## Start SOURCE EXCERPT

LinuxLists.cc - [PATCH 0/7] lock contention tracking -v2

2007-05-23 10:04:34

Subject: [PATCH 0/7] lock contention tracking -v2

Use the lockdep infrastructure to track lock contention and other lock
statistics.

It tracks lock contention events, and the first four unique call-sites that
encountered contention.

It also measures lock wait-time and hold-time in nanoseconds. The minimum and
maximum times are tracked, as well as a total (which together with the number
of event can give the avg).

All statistics are done per lock class, per write (exclusive state) and per read
(shared state).

The statistics are collected per-cpu, so that the collection overhead is
minimized via having no global cachemisses.

This new lock statistics feature is independent of the lock dependency checking
traditionally done by lockdep; it just shares the lock tracking code. It is
also possible to enable both and runtime disabled either component - thereby
avoiding the O(n^2) lock chain walks for instance.

TODO:
- create new output format

--

2007-05-23 10:33:35

by Ingo Molnar

[permalink] [raw]

Subject: Re: [PATCH 0/7] lock contention tracking -v2

* Peter Zijlstra <[email protected]> wrote:

> Use the lockdep infrastructure to track lock contention and other lock
> statistics.
>
> It tracks lock contention events, and the first four unique call-sites
> that encountered contention.
>
> It also measures lock wait-time and hold-time in nanoseconds. The
> minimum and maximum times are tracked, as well as a total (which
> together with the number of event can give the avg).
>
> All statistics are done per lock class, per write (exclusive state)
> and per read (shared state).
>
> The statistics are collected per-cpu, so that the collection overhead
> is minimized via having no global cachemisses.
>
> This new lock statistics feature is independent of the lock dependency
> checking traditionally done by lockdep; it just shares the lock
> tracking code. It is also possible to enable both and runtime disabled
> either component - thereby avoiding the O(n^2) lock chain walks for
> instance.

really nice changes! The wait-time and hold-time changes should make it
as capable as lockmeter and more: lockmeter only measured spinlocks,
while your approach covers all lock types (spinlocks, rwlocks and
mutexes).

The performance enhancements in -v2 should make it much more scalable
than your first version was. (in fact i think it should be completely
scalable as the statistics counters are all per-cpu, so there should be
no cacheline bouncing at all from this)

Also, you've detached it from CONFIG_PROVE_LOCKING so the
lock-dependency overhead should be gone too.

Looks really good to me!

## End SOURCE EXCERPT
## Start DATA SUPPLIED

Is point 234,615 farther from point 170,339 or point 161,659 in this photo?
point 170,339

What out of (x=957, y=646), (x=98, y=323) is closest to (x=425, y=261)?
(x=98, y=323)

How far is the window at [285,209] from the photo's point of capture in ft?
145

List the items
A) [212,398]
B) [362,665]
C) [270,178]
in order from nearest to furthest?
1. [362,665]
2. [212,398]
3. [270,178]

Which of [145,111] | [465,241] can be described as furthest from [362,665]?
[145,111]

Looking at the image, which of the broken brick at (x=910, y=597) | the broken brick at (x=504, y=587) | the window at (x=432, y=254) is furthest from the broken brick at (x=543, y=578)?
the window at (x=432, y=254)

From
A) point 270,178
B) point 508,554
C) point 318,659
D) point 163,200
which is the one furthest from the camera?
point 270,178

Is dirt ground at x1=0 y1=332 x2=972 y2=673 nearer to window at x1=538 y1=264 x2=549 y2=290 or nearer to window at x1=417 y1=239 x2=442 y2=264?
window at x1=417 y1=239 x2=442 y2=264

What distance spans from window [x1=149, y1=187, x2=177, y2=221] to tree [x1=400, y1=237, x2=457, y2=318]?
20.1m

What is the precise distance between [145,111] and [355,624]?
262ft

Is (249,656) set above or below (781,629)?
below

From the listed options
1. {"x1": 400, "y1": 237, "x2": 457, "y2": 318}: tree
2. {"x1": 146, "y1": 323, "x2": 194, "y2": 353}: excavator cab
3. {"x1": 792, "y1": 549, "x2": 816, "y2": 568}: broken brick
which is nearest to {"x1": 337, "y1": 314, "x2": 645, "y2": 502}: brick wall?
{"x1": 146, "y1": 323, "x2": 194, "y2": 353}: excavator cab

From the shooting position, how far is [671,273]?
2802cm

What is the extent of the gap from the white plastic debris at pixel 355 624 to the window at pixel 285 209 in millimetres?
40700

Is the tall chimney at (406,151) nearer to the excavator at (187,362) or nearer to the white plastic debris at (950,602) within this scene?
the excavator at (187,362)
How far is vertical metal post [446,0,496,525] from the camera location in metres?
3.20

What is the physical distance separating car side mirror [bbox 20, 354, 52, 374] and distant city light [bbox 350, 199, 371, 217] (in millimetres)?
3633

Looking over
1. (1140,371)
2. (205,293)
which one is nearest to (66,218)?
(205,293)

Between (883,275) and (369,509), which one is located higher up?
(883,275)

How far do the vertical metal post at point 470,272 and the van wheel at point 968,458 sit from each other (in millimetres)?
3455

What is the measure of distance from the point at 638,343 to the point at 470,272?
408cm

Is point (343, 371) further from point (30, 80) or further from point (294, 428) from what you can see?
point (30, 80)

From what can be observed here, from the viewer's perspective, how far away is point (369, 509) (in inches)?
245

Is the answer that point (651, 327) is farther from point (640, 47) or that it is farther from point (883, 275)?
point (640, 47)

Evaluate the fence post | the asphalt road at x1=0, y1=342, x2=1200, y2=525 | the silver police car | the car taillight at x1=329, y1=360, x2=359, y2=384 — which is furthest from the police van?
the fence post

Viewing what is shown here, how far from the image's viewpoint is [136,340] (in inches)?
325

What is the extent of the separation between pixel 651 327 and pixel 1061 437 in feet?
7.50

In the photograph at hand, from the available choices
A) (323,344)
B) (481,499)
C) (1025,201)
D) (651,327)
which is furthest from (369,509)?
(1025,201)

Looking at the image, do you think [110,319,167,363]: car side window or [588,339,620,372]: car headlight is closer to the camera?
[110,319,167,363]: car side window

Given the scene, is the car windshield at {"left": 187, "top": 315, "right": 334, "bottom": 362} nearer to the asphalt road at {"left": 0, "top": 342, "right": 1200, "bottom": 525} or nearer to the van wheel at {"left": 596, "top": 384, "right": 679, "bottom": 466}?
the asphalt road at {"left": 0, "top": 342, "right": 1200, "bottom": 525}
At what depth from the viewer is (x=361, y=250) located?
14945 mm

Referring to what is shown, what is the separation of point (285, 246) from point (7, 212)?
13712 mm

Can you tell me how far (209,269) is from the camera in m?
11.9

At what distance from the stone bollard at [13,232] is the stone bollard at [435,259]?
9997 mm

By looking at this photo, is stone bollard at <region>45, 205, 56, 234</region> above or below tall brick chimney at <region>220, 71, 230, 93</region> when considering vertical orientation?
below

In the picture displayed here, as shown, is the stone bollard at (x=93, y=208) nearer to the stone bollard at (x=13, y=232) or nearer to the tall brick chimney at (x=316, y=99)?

## End DATA SUPPLIED

- [WHAT THE EXERCISE ASKS]: Copy out the passage of the lock contention tracking thread above between "The performance enhancements" and "all from this)", inclusive.

- [EXERCISE SOLUTION]:
The performance enhancements in -v2 should make it much more scalable
than your first version was. (in fact i think it should be completely
scalable as the statistics counters are all per-cpu, so there should be
no cacheline bouncing at all from this)